Trecho do documento

Meus colegas americanos disseram a Kim que os EUA também são um país dividido e que 50% de sua população não votou no governo atual. Kim sorriu e fez outro brinde, desta vez, com uísque. "Sintam-se muito bem-vindos à Coréia", disse, em inglês.

Censura
O dia após o jantar seria nosso primeiro dia de filmagens. Logo cedo, tínhamos de gravar numa rua de Pyongyang para o noticiário noturno da ABC. Nossos dois monitores estavam muito preocupados com o que apareceria no segundo plano. Depois de muita discussão e checagem do ângulo da câmera, eles finalmente chegaram a um acordo.
Li e Jang começaram, então, a anotar tudo o que dizia nosso correspondente e o que comentávamos entre nós. Aliás, eles faziam anotações até durante o jantar.
Concluímos a gravação, e, enquanto nosso produtor corria para a emissora de TV nacional, a KTR, eu, o cinegrafista e Jang fomos ao centro da cidade fazer algumas imagens gerais. Tínhamos apenas sete minutos. Conseguimos filmar algumas pessoas indo ao trabalho, pontos de ônibus, etc. e corremos até a estação de TV para completar a transmissão.

Dados fornecidos

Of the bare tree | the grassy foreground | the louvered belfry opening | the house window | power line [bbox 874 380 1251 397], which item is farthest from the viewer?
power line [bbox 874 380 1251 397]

Instrução 1
Pode reproduzir o relato sobre as filmagens em Pyongyang, começando em "Li e Jang começaram, então, a" e seguindo até "durante o jantar.", substituindo "correspondente" por "repórter"?
Instrução 2
Pode dar continuidade ao relato sobre as filmagens em Pyongyang a partir do ponto em que ele termina?

Resposta final 1
Li e Jang começaram, então, a anotar tudo o que dizia nosso repórter e o que comentávamos entre nós. Aliás, eles faziam anotações até durante o jantar.

Resposta final 2
Tudo ia bem até que nosso monitor viu as imagens inócuas de pessoas nos pontos. Era cedo, e as canções da revolução já tocavam nas ruas. Li saltou da cadeira e tentou impedir a transmissão. Nosso produtor tentou discutir, mas ele estava muito sério. "Essas imagens não têm nada a ver com a razão pela qual vocês estão aqui", dizia. "Os coreanos não gostam de ser filmados por estrangeiros. Por que fizeram isso?" Insistia: "Eu tenho o poder aqui, e vocês têm de fazer o que eu mando".
Durante os cinco dias que durou nossa visita, fomos autorizados a fazer três transmissões ao vivo desde o estacionamento da emissora de televisão, além de nossas transmissões diárias. Os monitores vigiavam tudo.

Cidade e campo
As ruas de Pyongyang ficam totalmente escuras a partir das 22h.
Fiquei espantado com o espírito comunitário evidenciado pelos norte-coreanos. Os moradores de edifícios têm de manter limpas as ruas e a parte externa dos prédios. Vimos muitas pessoas comuns, de uniforme cinza com uma insígnia com a bandeira ou uma foto do grande líder, arrancando mato das calçadas ou lustrando os monumentos. Muitas estavam agachadas no chão, varrendo as ruas com escovas pequenas.
O governo decretou também que cada trabalhador precisa dedicar pelo menos duas semanas de seu tempo, duas vezes por ano, ao trabalho nos arrozais.
Visitamos um deles, onde entrevistamos um operário que tinha passado o dia todo transplantando arroz. Ele e seus colegas ficavam felizes de fazer esse trabalho, pois era por uma causa nobre: "Alimentar nosso povo".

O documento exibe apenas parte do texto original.